En eso que la puerta de la posada se abrió de par en par, el gélido frío inglés se coló en aquel burdel helando la sangre a los presentes, todos levantaron la mirada, y un séquito extraño penetró, se dejaron ver tres siluetas entre ellos dos hombres de aspecto rudo con forrados surcotte y borceguíes, eran los esbirros de Guthrum, Halfdan Ragnarsson e Ivar, siguiendo la estela de su ama, la princesa de Asgard.
Hasta al propio Alfredo se le encogió el alma apreciando aquel burdo temblor al cerrarse la puerta, su rostro anacarado parecía el de un muerto.

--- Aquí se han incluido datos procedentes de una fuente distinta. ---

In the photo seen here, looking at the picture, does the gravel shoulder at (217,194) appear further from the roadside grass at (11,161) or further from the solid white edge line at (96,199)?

La princesa dejaba caer su larga capa de terciopelo con un broché al cuello, con vestido de holgadas mangas de campana y salpicado de perlas y lentejuelas, altas hombreras, una extraña cofia acabada en punta a forma de espiral remataba sobre su cabeza, y un alto cuello plisado; se adentró cruzando aquel antro ante la mirada estupefacta de los presentes, sus manos iban enfundadas en largos guantes que le cubrían hasta los codos, espada a la cintura y botas. Una gema verde colgaba de su cuello redondeado con las aberturas frontales talladas. Alfredo quedó sugestionado y embelesado ante aquella mortífera presencia, en sus manos la muerte llevaba impresa. El séquito desapareció tras la trastienda del Tabardo a la que Arnaud el posadero se precipitó corriendo sus cortinajes.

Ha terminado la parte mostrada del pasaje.